(Supplied passage):
# Mini Liberty Super LED Lightbars for Cheap!



## Strobesnmore (Jan 31, 2007)

I have about a half dozen magnetic and permanent mount mini liberty lightbars I am looking to blow out. They are all amber and I will take 450.00 each shipped. I can add one additional module to the front, rear, and sides for 60.00 each, something not normally offered by Whelen. The other option I can do is install LR11 work lights to the front and rear for 35.00 each, however this option is only available in the permanent mount as their is no way to activate them in the cigarette plug version.These are the economy version so they have 9 LEDs per corner module versus to regular 12 in the regular version. These are all brand new bars just some stock I am looking to move out of the way. I do have some red and blue bars as well.

Picture below shows halogen work light I have both halogen and LED if you decide to add them.


----------



## nepatsfan (Sep 16, 2004)

What is better about this light than the mini pinnacle? Is it brighter/bigger etc?


----------



## Strobesnmore (Jan 31, 2007)

These are basically a scale down version of the full size Liberty lightbar. They are larger than the Pinnacle and brighter and offer options you can't get in the Pinnacle.


----------



## Jim15 (Aug 5, 2010)

I just pm'd you about the Linz6 strobes, but what would the price be for the permanent version with halogen work lights and additional modules in both sides $640 including shipping to MA?


----------



## Strobesnmore (Jan 31, 2007)

sure I can do that. email me. [email protected]


----------



## Dissociative (Feb 28, 2007)

Good deal for a decent bar.....nice Louis!


----------



## R&R Yard Design (Dec 6, 2004)

George where did you get those crimps you used on the bar.


----------



## Hubjeep (Jan 9, 2002)

Nice robust looking bar vs. all plastic top ones.


----------



## Strobesnmore (Jan 31, 2007)

These bars have an aluminum extrusion with plastic lenses only. I still have a few left I would love to move out.


----------



## SNOWANDICEMAN (Sep 11, 2007)

Whats the warranty on this.


----------



## Strobesnmore (Jan 31, 2007)

Warranty is factory direct from Whelen and 5 years.


----------



## C Landscaping (Mar 21, 2007)

I will take one also need som other things pm me or call 516-502-8397 thank you charles


----------



## Strobesnmore (Jan 31, 2007)

Just need to make one correction on these bars. The permanent mounts have the cigarette plug cord on them so you cannot add work or alley lights without running a separate feed to the bar. My mistake, sorry. We are out of Perm ambers but still have magnetics left. Thanks


----------

(Problems):
(1) According to the lightbar thread, how long is the warranty on the bars, and who provides it?
(2) Translate this sentence from the lightbar thread into Spanish: "They are larger than the Pinnacle and brighter and offer options you can't get in the Pinnacle."

(Records supplied):
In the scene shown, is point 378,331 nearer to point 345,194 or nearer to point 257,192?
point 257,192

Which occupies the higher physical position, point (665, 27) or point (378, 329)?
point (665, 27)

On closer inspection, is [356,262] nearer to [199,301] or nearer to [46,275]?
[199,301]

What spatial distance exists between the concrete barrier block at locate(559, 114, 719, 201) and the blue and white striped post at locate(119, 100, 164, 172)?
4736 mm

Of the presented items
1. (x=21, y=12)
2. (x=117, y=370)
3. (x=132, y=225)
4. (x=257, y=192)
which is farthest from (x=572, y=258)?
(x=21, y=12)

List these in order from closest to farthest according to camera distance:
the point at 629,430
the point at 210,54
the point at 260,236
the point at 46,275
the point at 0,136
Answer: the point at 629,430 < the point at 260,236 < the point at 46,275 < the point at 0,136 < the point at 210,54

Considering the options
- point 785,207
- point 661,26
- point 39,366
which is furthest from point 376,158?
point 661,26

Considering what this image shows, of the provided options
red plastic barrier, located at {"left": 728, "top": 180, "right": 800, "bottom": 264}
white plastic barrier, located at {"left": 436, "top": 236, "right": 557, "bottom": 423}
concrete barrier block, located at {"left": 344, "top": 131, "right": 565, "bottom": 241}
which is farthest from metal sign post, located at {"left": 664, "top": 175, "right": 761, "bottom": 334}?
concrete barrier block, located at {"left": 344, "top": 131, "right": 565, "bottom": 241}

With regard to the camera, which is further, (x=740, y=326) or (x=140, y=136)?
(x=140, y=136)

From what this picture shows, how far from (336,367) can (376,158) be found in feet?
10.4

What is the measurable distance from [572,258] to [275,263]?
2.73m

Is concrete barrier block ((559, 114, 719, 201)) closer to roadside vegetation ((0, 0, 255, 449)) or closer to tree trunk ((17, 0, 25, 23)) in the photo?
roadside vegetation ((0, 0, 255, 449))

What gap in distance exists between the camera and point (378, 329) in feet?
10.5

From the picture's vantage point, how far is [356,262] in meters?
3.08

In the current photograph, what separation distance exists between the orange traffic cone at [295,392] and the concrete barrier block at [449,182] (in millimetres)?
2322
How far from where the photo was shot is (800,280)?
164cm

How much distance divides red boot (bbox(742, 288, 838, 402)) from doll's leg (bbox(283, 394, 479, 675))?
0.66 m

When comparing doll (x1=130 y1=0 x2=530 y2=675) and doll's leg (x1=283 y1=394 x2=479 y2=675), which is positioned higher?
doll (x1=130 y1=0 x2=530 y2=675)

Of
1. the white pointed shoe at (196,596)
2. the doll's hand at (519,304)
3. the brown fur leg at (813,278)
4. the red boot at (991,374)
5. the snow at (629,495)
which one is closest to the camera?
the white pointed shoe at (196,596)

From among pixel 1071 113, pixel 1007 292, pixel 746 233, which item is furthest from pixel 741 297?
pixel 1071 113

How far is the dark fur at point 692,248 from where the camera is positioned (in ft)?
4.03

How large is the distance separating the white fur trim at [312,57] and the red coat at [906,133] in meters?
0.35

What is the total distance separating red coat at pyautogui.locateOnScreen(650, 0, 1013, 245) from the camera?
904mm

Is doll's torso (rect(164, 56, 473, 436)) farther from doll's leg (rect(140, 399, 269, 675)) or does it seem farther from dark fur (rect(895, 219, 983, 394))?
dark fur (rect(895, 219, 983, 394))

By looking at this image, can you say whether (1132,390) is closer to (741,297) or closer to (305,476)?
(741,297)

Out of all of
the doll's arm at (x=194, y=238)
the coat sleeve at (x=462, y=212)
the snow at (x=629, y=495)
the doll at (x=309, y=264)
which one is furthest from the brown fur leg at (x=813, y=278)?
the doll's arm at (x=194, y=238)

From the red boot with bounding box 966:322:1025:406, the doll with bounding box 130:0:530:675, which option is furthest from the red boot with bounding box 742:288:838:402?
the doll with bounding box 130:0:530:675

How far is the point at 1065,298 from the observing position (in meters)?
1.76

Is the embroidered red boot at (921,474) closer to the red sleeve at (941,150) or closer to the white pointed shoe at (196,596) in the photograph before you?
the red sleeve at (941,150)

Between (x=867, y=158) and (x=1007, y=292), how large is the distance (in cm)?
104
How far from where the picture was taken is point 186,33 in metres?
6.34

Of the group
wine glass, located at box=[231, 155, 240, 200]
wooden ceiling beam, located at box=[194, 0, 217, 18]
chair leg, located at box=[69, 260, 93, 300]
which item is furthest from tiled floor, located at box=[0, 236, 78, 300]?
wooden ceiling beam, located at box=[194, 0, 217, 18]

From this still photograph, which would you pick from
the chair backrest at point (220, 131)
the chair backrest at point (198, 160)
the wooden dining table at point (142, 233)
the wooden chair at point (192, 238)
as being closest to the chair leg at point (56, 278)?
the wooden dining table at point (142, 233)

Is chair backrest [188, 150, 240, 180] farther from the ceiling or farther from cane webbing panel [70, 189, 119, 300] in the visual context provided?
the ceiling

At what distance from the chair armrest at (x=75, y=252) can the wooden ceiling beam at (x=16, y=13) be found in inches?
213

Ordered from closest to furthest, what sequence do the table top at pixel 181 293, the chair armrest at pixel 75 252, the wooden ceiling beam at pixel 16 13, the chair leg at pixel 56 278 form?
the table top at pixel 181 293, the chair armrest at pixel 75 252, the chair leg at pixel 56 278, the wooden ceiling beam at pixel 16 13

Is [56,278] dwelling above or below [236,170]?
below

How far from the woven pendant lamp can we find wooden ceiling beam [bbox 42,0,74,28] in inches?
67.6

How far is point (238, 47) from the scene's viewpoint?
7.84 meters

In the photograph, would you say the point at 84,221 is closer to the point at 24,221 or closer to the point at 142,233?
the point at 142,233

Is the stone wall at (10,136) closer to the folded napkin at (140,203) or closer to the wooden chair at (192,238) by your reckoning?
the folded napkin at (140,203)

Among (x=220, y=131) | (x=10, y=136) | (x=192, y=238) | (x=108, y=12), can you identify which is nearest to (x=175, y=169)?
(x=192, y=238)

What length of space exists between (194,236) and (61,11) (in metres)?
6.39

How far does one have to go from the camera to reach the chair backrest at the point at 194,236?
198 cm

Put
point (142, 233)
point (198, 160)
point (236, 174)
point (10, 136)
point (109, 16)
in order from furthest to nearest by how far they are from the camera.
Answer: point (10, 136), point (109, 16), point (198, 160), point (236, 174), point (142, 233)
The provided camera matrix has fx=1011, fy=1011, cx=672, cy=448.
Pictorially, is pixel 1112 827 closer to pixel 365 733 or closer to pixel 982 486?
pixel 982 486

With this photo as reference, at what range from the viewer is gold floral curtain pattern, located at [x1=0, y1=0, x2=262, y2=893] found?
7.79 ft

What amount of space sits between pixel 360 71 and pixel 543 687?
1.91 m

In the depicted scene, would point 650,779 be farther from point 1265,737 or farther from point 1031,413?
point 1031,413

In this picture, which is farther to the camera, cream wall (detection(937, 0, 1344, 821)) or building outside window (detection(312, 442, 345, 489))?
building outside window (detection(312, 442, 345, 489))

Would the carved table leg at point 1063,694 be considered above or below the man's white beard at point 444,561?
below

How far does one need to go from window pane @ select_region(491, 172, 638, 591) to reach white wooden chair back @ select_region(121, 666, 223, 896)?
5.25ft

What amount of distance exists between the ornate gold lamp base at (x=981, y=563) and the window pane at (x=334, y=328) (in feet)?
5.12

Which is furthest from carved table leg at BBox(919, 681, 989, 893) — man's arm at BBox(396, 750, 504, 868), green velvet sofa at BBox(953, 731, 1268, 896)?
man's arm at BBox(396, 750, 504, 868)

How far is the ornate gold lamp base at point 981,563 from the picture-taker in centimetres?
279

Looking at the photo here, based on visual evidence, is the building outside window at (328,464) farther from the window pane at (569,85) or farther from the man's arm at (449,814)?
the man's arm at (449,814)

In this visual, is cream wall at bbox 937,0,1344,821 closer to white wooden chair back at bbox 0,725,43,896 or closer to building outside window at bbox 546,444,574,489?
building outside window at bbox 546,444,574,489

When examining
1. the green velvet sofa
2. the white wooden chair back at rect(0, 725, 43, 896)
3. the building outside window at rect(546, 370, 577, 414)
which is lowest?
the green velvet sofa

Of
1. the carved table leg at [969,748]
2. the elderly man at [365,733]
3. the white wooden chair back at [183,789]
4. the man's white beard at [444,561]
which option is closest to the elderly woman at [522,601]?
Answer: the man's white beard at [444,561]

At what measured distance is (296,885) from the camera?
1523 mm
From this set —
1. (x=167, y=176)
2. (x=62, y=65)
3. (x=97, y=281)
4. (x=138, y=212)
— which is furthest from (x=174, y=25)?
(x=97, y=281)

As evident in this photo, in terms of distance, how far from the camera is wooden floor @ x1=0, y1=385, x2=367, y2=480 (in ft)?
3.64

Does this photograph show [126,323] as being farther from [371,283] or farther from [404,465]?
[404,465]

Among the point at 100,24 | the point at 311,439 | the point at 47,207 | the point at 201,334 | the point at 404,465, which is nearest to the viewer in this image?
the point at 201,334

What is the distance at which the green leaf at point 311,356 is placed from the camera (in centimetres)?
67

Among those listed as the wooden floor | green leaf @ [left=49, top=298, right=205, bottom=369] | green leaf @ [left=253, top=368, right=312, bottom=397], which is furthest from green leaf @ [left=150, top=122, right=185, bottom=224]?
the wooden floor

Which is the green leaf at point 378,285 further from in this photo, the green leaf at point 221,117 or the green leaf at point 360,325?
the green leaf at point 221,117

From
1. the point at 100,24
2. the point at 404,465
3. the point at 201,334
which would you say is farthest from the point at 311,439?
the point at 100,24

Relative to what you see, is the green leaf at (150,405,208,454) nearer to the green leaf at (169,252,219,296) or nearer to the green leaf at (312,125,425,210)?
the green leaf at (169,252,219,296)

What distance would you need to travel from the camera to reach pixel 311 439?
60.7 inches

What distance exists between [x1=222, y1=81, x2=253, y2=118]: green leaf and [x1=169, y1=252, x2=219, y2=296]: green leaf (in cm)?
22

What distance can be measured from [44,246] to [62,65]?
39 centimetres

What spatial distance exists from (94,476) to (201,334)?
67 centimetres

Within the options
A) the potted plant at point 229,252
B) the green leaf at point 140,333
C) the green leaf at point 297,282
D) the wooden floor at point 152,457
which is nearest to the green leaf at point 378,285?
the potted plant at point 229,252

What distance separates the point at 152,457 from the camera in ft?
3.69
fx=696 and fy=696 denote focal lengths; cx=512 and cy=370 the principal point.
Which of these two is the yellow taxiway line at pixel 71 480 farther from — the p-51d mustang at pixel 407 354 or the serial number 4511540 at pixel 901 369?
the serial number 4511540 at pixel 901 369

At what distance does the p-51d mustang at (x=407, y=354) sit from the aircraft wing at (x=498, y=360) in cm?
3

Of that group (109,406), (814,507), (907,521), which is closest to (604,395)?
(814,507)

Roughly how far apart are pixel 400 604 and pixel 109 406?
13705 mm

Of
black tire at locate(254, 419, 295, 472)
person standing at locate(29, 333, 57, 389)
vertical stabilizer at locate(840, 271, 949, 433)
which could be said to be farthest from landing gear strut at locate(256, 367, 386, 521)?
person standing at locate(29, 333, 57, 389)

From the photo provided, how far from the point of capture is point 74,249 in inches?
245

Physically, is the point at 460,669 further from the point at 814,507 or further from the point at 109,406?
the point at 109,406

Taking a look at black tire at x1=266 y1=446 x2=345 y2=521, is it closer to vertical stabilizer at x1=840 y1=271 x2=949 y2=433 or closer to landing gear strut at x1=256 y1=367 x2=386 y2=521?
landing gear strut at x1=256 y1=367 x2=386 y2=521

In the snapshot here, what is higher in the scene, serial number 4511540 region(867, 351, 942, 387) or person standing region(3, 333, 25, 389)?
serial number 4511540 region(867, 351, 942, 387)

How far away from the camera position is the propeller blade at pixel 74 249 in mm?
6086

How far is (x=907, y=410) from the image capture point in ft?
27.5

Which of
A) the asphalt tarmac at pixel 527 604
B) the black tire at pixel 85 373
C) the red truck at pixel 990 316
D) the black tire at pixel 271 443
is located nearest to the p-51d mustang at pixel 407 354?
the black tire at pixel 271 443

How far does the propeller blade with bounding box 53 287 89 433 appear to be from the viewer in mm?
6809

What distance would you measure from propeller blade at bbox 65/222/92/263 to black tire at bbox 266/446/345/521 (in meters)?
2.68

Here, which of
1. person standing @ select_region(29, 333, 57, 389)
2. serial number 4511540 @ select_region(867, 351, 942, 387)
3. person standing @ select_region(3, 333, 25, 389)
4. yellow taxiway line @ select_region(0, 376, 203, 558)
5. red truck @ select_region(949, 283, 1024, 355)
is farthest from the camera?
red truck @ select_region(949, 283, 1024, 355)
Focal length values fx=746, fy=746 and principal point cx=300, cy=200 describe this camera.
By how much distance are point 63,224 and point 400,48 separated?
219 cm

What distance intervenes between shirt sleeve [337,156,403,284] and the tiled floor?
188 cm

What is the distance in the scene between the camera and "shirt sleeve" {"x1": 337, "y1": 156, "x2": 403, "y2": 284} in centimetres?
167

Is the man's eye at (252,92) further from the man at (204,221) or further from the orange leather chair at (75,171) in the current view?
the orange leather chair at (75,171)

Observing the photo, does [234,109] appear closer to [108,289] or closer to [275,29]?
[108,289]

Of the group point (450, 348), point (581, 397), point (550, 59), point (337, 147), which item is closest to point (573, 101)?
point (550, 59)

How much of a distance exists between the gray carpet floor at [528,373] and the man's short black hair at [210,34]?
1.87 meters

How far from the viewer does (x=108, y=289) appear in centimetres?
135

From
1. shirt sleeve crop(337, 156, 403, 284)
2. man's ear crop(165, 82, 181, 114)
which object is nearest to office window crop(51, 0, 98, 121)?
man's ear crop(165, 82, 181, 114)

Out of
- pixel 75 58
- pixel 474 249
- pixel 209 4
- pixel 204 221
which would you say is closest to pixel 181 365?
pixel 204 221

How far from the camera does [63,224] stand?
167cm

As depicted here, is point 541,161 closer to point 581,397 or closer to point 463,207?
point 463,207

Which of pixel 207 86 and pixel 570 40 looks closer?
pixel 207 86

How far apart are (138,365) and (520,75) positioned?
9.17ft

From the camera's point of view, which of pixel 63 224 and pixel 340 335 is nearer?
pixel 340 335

(Answers provided):
(1) Five years, factory direct from Whelen.

(2) Son más grandes que la Pinnacle, más brillantes y ofrecen opciones que no se pueden obtener en la Pinnacle.